John McCain Doesn’t Listen To Economists

John McCain has taken issue with economists. Primarily with ones who say that his gas tax holiday wouldn’t have a positive affect on the economy. At his most recent town-hall meeting hosted by Fox News, John McCain was quoted as saying of such economists “They’re the same ones, I guess, that didn’t tell us about the housing subprime lending crisis. They’re the ones that didn’t tell us about the dot-com meltdown. And they’re the ones that didn’t warn us about inflation that’s coming up.”

Actually, they did tell us about all those things. If John McCain listened to economists he would have heard a number of warnings.

The subprime lending crisis warnings have been sounding for a few years now.
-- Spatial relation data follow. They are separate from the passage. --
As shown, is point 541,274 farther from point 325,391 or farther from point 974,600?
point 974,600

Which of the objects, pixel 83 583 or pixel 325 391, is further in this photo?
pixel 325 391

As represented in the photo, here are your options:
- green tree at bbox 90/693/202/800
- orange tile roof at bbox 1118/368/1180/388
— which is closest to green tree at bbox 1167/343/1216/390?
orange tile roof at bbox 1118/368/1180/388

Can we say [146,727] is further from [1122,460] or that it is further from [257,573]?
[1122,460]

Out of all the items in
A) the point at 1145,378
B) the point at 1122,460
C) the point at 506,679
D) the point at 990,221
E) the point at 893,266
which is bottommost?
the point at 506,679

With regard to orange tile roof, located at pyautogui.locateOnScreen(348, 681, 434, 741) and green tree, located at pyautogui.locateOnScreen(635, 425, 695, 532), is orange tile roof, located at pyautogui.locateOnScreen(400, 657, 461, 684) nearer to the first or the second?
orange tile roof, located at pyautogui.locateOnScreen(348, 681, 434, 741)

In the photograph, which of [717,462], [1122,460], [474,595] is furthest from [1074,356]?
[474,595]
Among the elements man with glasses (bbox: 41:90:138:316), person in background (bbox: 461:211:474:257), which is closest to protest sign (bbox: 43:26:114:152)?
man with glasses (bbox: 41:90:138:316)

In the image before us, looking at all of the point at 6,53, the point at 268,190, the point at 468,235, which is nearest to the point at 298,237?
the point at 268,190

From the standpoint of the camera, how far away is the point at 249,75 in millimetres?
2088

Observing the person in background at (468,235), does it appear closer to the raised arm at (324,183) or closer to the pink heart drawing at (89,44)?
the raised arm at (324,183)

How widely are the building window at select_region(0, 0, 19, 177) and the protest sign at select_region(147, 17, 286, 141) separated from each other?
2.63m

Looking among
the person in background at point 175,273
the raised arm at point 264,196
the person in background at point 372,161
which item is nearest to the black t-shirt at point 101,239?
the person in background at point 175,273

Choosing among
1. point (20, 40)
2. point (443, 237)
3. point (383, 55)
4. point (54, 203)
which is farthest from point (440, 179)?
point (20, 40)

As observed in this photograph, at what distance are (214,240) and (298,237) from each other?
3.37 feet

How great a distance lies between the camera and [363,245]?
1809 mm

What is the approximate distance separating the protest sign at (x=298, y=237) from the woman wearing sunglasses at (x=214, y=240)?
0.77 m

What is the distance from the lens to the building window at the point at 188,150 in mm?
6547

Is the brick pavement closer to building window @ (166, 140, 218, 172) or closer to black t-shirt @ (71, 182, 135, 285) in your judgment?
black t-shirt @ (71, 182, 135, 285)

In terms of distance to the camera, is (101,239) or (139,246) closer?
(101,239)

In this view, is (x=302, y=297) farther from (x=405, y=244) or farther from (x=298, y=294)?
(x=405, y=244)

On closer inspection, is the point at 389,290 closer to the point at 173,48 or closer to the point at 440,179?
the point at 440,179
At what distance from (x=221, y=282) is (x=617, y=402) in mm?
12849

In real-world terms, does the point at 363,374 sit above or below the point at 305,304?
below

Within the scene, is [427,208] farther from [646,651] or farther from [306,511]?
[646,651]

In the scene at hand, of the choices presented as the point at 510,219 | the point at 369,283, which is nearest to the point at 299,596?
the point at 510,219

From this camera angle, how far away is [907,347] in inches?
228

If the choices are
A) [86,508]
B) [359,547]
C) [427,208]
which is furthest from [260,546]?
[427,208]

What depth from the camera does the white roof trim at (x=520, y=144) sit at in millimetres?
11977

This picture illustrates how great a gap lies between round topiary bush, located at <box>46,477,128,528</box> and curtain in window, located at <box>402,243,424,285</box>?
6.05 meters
“I’m one guy in a research department, but many people in our mortgage team have been
suggesting that there was froth within the market,” said Jack Malvey, the chief global
fixed-income strategist for Lehman Brothers. “This has really been progressing for
quite some time.”

Others on Wall Street echoed Malvey’s stance. “We’ve contended for a while that there
 was an issue in subprime debt,” said Neal Shear, global head of trading at Morgan
Stanley. “A year ago, we were aware that delinquencies were going to rise.”

It wasn’t that there were no predictions, it was that there were so many people who held
mortgage backed bonds that didn’t understand the risk and were blinded by earning high yields that it gave the market an appearance of doing OK. Many people (but not some economists) fell sway to the idea that if the market is doing well there is no problem.  

Regarding the Dot Com bust, there were plenty of warnings from some from the most influential men in American monetary policy. Warren Buffet and other economists including US central bank chairman Alan Greenspan warned of the dot com bubble as early as 1999 for Mr. Buffet and 1996 for Greenspan. It wasn’t that economists didn’t predict it. It has been argued that Mr. Greenspan didn’t take any action until late 2000 in an effort to provide the Democrats with political capital in the form of prosperous economic times.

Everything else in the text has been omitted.